A rule or policy, applied to everyone, applies to this client, which has a disadvantage to some (including this client) because of their PC compared to others; and it cannot be objectively justified.
In both direct and indirect discrimination there is reference to comparators. So, who the comparator is and which sub box they fall into is a live issue.
Next, what is the context in which this alleged discrimination took place?
The Equality Act only applies in certain contexts including work, some housing, education, some transport, provision of services to the public, some clubs and associations, trade unions, public functions, occupational pensions and insurance. The law is complicated so you cannot assume whether the Act applies or not without careful analysis. Certainly don’t listen to odd voices on Twitter saying it does not apply to you if you are self-employed (as some are covered), a contractor (as sometimes covered), or the alleged discriminator is not your employer (sometimes covered).Finally, and very importantly, does it fall into an exception in the Act? I could write another whole article on exceptions, so will leave it there.
Only after considering the client’s own evidence and jumping through all of these hoops can I say it could be unlawful discrimination. Be warned: at this point, I am yet to see the other side’s evidence which comes out as litigation proceeds, so have to review constantly the strength of the claim.
So, discrimination claims are legally complex and challenging which is probably why I enjoy this area of law.

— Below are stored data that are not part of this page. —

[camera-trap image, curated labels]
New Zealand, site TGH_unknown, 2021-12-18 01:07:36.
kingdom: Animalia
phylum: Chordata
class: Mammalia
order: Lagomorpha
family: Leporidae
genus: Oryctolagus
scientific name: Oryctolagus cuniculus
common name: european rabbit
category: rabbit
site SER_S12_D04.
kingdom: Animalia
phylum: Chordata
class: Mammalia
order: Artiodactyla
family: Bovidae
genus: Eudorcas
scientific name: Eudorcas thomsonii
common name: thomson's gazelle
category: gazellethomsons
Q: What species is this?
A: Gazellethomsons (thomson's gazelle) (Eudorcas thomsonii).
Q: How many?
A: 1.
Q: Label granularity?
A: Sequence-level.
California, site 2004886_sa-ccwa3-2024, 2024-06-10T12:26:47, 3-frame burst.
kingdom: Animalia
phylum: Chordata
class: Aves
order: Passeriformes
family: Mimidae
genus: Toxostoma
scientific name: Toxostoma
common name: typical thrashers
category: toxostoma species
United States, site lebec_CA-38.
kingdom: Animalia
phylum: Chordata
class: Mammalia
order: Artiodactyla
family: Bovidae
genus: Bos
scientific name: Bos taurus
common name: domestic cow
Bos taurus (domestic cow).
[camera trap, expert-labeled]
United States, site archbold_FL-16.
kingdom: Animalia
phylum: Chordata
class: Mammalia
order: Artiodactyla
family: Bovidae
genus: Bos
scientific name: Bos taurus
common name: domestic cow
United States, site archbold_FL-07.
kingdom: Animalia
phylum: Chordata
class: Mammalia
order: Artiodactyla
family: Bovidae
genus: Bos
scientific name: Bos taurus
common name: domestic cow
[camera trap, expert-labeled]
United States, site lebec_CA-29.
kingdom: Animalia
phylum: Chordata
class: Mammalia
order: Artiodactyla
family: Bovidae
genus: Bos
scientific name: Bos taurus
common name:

Going back to the title of the piece, the current toxic debate about “trans rights” is actually a legal fight about the sex sub boxes and who is legally in which? If someone gets a Gender Recognition Certificate it does now and will impact on whether you can use that person as a comparator. So, changes to the GRA affect sex discrimination laws profoundly. The fact that the “gatekeeping” has kept the numbers low means it has not been an issue to date. There are not huge numbers of sex discrimination claims anyway, so the issue is largely unlitigated, as yet. In addition, the breadth of the definition of gender reassignment in the Equality Act (which does not require surgery or any treatment) means trans people have significant protection against unlawful discrimination just for being them in key areas such as work, education and access to services.
However, if the estimates of numbers of trans people are correct, then thousands or hundreds of thousands may be eligible to apply for a GRC. If the law is changed to allow for self-identification, this would increase the risk of adverse impact on sex based rights in some cases by, in practical terms changing who can and cannot be used as a legal comparator. Some people may not be able to pursue claims for direct or indirect sex discrimination because of it. Yet this change has hardly been discussed, analysed or researched.
This is why we need a proper debate.
2nd July 2020
I am a discrimination solicitor who, unusually, puts my head above the parapet on social media. I tweet openly as @AudreySuffolk about my subject. As part of my commitment to public legal education, I give my general opinion where I think people have got rights under equality law. More recently, I’ve done so with regards to the heated gender identity/trans rights versus women’s rights conflict. I tweet politely and try to assume interest and goodwill from those who correspond with me. Sadly, this is seldom replicated by some who engage with me with hostile condemnations (now known to me as the “die in a fire scum TERF” brigade). I believe that people who come under all nine protected classes have equality rights, but sometimes those rights conflict and have to be balanced, in accordance with the principles of UK Equality law
For this, I have been complained about to my employers, to our funders and to our professional network, despite these explicitly being my own thoughts and not necessarily shared. Luckily, all the organisations have shown backbone, but others have not been so fortunate.